Them, while four spurs infest his foaming sides,
Their courser brings to where the way divides.

XXIII
And now the warlike pair at fault, for they
Knew not by which she might her palfrey goad,
(Since both, without distinction, there survey
The recent print of hoofs on either road),
Commit the chase to fortune.
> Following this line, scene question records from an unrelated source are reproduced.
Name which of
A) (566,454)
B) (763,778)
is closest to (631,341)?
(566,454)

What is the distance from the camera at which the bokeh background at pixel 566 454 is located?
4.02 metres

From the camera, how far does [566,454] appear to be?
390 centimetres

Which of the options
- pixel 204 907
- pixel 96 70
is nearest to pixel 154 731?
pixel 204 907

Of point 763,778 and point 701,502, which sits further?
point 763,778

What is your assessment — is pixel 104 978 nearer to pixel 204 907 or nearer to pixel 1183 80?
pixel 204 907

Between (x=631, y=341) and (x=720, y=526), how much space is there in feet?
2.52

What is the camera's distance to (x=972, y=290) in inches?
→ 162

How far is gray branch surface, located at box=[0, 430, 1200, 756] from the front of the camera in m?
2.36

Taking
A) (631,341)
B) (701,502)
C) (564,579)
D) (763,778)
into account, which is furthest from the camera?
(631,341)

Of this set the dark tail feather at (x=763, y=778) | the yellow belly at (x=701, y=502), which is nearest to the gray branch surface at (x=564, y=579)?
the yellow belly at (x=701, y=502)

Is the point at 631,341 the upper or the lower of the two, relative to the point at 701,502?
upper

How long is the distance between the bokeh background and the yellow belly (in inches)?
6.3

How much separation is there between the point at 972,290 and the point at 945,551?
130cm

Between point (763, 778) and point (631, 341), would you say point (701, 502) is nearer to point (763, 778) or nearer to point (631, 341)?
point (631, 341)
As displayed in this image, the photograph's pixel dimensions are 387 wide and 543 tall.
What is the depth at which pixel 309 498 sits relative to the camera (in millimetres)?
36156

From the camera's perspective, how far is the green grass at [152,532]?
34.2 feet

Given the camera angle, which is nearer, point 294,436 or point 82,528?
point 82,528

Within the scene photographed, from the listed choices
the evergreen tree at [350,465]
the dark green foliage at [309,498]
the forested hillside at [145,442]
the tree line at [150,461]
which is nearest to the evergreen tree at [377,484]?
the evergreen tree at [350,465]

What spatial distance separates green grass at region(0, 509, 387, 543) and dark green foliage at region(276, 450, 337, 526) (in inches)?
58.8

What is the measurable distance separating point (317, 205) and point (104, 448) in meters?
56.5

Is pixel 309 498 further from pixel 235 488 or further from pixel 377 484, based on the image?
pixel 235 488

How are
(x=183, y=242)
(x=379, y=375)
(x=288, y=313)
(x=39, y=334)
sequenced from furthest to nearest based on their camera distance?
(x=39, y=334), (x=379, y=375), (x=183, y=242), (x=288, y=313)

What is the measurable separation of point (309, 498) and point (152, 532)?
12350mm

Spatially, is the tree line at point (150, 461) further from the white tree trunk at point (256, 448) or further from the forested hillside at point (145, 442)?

By this way
The paynim pricked, by that Rinaldo strode.
But fierce Ferrau, bewildered in the wood,
Found himself once again where late he stood.

XXIV
Beside the water, where he stoop'd to drink,
And dropt the knightly helmet, — to his cost,
Sunk in the stream; and since he could not think
Her to retrieve, who late his hopes had crossed.
He, where the treasure fell, descends the brink
Of that swift stream, and seeks the morion lost.
But the casque lies so bedded in the sands,
'Twill ask no light endeavour at his hands.

XXV
A bough he severs from a neighbouring tree,
And shreds and shapes the branch into a pole:
With this he sounds the stream, and anxiously
Fathoms, and rakes, and ransacks shelf and hole.
While angered sore at heart, and restless, he
So lingered, where the troubled waters roll,
Breast-high, from the mid river rose upright,
The apparition of an angry knight.

XXVI
Armed at all points he was, except his head,
And in his better hand a helmet bore:
The very casque, which in the river's bed
Ferrau sought vainly, toiling long and sore.
Upon the Spanish knight he frowned, and said:
"Thou traitor to thy word, thou perjured Moor,
Why grieve the goodly helmet to resign,
Which, due to me long since, is justly mine?